- WHAT IS BEING ASKED: The entries below must be repeated exactly. None may be skipped.

[Extracted records]
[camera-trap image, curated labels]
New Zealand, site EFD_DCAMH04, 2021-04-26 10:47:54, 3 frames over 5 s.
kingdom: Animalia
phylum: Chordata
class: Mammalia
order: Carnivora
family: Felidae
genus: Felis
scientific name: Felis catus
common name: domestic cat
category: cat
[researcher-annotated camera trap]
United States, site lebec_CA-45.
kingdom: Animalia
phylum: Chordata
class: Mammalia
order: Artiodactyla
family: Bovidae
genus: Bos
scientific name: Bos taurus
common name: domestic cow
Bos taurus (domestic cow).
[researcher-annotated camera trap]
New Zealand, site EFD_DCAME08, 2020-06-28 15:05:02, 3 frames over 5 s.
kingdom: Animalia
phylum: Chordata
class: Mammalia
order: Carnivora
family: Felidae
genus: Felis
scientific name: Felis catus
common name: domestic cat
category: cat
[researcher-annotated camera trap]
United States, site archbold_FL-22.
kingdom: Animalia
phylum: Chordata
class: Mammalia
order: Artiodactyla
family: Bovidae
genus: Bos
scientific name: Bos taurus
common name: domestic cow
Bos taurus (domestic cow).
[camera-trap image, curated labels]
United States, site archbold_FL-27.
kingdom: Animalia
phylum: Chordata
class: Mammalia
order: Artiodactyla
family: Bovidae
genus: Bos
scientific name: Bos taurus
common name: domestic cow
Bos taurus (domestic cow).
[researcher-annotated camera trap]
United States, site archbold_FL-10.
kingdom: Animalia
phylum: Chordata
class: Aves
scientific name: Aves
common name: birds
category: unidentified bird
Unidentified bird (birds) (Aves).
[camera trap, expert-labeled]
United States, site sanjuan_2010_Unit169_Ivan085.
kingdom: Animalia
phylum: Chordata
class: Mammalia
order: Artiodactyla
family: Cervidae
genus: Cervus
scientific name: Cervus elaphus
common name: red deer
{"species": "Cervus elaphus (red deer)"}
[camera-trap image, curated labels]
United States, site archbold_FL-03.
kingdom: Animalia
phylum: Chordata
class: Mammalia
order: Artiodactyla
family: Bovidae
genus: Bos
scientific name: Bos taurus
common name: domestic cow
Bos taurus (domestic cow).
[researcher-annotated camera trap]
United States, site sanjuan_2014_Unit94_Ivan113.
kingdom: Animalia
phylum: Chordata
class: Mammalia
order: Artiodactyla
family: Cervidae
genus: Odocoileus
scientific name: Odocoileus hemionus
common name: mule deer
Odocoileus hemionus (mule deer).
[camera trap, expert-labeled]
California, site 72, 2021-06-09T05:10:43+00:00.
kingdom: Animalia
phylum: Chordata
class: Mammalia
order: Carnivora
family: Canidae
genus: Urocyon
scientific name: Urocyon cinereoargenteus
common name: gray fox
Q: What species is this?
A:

- RESPONSE AREA:
[camera-trap image, curated labels]
New Zealand, site EFD_DCAMH04, 2021-04-26 10:47:54, 3 frames over 5 s.
kingdom: Animalia
phylum: Chordata
class: Mammalia
order: Carnivora
family: Felidae
genus: Felis
scientific name: Felis catus
common name: domestic cat
category: cat
[researcher-annotated camera trap]
United States, site lebec_CA-45.
kingdom: Animalia
phylum: Chordata
class: Mammalia
order: Artiodactyla
family: Bovidae
genus: Bos
scientific name: Bos taurus
common name: domestic cow
Bos taurus (domestic cow).
[researcher-annotated camera trap]
New Zealand, site EFD_DCAME08, 2020-06-28 15:05:02, 3 frames over 5 s.
kingdom: Animalia
phylum: Chordata
class: Mammalia
order: Carnivora
family: Felidae
genus: Felis
scientific name: Felis catus
common name: domestic cat
category: cat
[researcher-annotated camera trap]
United States, site archbold_FL-22.
kingdom: Animalia
phylum: Chordata
class: Mammalia
order: Artiodactyla
family: Bovidae
genus: Bos
scientific name: Bos taurus
common name: domestic cow
Bos taurus (domestic cow).
[camera-trap image, curated labels]
United States, site archbold_FL-27.
kingdom: Animalia
phylum: Chordata
class: Mammalia
order: Artiodactyla
family: Bovidae
genus: Bos
scientific name: Bos taurus
common name: domestic cow
Bos taurus (domestic cow).
[researcher-annotated camera trap]
United States, site archbold_FL-10.
kingdom: Animalia
phylum: Chordata
class: Aves
scientific name: Aves
common name: birds
category: unidentified bird
Unidentified bird (birds) (Aves).
[camera trap, expert-labeled]
United States, site sanjuan_2010_Unit169_Ivan085.
kingdom: Animalia
phylum: Chordata
class: Mammalia
order: Artiodactyla
family: Cervidae
genus: Cervus
scientific name: Cervus elaphus
common name: red deer
{"species": "Cervus elaphus (red deer)"}
[camera-trap image, curated labels]
United States, site archbold_FL-03.
kingdom: Animalia
phylum: Chordata
class: Mammalia
order: Artiodactyla
family: Bovidae
genus: Bos
scientific name: Bos taurus
common name: domestic cow
Bos taurus (domestic cow).
[researcher-annotated camera trap]
United States, site sanjuan_2014_Unit94_Ivan113.
kingdom: Animalia
phylum: Chordata
class: Mammalia
order: Artiodactyla
family: Cervidae
genus: Odocoileus
scientific name: Odocoileus hemionus
common name: mule deer
Odocoileus hemionus (mule deer).
[camera trap, expert-labeled]
California, site 72, 2021-06-09T05:10:43+00:00.
kingdom: Animalia
phylum: Chordata
class: Mammalia
order: Carnivora
family: Canidae
genus: Urocyon
scientific name: Urocyon cinereoargenteus
common name: gray fox
Q: What species is this?
A:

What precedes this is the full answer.